Sweet Tea (The Black Angels & Heartless Bastards) - "After Laughter (Comes Tears)"



"Like everything I do in my life, I do it for the ladies" - Nick P.



Another change of pace for these parts but its worth it. Some sweet sweet R&B/Soul that is almost more creepy than anything else. Some weird organ, dub dub rub a dub bass, and some amazing vocals - enjoy it ladies and gentlemen. It's one from the vault and a reason why this blog, dear reader, is once again music blog of the year in 2012.

It's Friday. Grab the week by its ears, pull it close, and give it a big wet one on the lips and kiss it good-bye. If you slip it a little tounge that's up to you. Let's start it off right with a heartwarming story from Bill Murry on Gilda Radner. This is why when I think of Bill Murry and how he is a man it makes we wonder what I am. Like, I know he is a man, but where exactly does that put me.

“Gilda got married and went away. None of us saw her anymore. There was one good thing: Laraine had a party one night, a great party at her house. And I ended up being the disk jockey. She just had forty-fives, and not that many, so you really had to work the music end of it. There was a collection of like the funniest people in the world at this party. Somehow Sam Kinison sticks in my brain. The whole Monty Python group was there, most of us from the show, a lot of other funny people, and Gilda. Gilda showed up and she’d already had cancer and gone into remission and then had it again, I guess. Anyway she was slim. We hadn’t seen her in a long time. And she started doing, “I’ve got to go,” and she was just going to leave, and I was like, “Going to leave?” It felt like she was going to really leave forever.

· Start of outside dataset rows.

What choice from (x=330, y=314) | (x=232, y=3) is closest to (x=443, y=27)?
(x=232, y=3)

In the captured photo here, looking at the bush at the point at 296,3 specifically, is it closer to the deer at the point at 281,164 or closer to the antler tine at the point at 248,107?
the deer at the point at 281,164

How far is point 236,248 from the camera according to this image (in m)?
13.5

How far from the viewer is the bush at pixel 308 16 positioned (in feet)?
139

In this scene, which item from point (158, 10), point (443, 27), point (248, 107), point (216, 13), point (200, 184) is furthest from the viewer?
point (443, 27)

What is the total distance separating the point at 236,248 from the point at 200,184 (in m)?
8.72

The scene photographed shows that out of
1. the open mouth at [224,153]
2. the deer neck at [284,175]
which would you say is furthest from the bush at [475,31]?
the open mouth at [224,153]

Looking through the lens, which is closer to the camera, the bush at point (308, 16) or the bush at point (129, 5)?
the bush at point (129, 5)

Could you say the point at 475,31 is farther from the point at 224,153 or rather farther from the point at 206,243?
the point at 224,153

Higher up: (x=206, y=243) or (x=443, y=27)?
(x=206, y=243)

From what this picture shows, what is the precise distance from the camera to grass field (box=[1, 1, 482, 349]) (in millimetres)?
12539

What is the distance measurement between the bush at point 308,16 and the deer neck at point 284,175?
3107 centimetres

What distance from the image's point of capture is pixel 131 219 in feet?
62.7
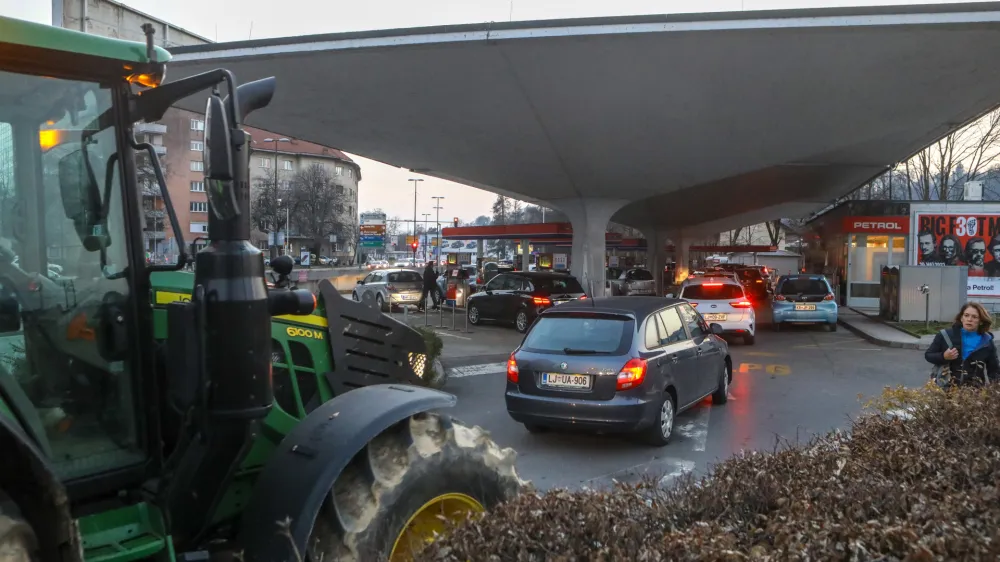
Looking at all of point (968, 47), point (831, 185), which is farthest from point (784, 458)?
point (831, 185)

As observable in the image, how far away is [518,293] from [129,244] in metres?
18.3

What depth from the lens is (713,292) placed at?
18.6m

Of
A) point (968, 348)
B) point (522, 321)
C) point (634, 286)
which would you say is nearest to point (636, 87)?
point (522, 321)

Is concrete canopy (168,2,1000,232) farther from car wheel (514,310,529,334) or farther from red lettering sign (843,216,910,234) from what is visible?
car wheel (514,310,529,334)

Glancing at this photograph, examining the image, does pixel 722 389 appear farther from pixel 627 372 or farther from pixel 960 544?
pixel 960 544

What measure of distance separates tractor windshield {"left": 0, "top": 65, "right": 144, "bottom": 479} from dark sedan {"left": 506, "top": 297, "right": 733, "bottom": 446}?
5.66 meters

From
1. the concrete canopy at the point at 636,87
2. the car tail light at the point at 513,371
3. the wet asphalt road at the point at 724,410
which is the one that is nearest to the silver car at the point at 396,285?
the concrete canopy at the point at 636,87

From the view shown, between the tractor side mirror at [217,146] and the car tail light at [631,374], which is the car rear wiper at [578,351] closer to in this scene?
the car tail light at [631,374]

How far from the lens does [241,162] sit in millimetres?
2701

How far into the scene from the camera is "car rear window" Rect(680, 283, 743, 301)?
18531 mm

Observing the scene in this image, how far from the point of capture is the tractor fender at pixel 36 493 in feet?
7.33

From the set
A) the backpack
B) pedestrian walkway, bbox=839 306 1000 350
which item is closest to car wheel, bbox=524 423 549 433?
the backpack

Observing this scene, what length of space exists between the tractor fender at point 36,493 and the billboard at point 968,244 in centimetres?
3184

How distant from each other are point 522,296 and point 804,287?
8293 mm
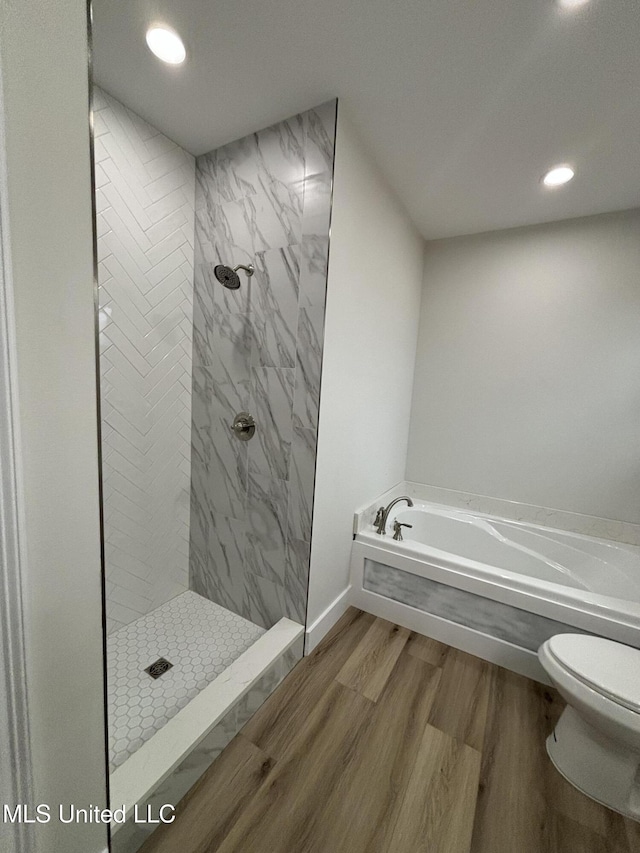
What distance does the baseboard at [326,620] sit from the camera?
167 centimetres

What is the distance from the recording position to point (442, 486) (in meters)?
2.69

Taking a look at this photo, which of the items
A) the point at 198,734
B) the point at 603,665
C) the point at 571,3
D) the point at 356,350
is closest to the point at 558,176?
the point at 571,3

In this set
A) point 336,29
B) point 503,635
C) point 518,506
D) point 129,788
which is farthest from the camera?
point 518,506

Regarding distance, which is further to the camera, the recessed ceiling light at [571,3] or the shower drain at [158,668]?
the shower drain at [158,668]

So we started carrying her around, in a way that we could only do with her. We carried her up and down the stairs, around the house, repeatedly, for a long time, until I was exhausted. Then Danny did it for a while. Then I did it again. We just kept carrying her; we did it in teams. We kept carrying her around, but like upside down, every which way—over your shoulder and under your arm, carrying her like luggage. And that went on for more than an hour—maybe an hour and a half—just carrying her around and saying, “She’s leaving! This could be it! Now come on, this could be the last time we see her. Gilda’s leaving, and remember that she was very sick—hello?”

We worked all aspects of it, but it started with just, “She’s leaving, I don’t know if you’ve said good-bye to her.” And we said good-bye to the same people ten, twenty times, you know. 

And because these people were really funny, every person we’d drag her up to would just do like five minutes on her, with Gilda upside down in this sort of tortured position, which she absolutely loved. She was laughing so hard we could have lost her right then and there.

It was just one of the best parties I’ve ever been to in my life. I’ll always remember it. It was the last time I saw her.”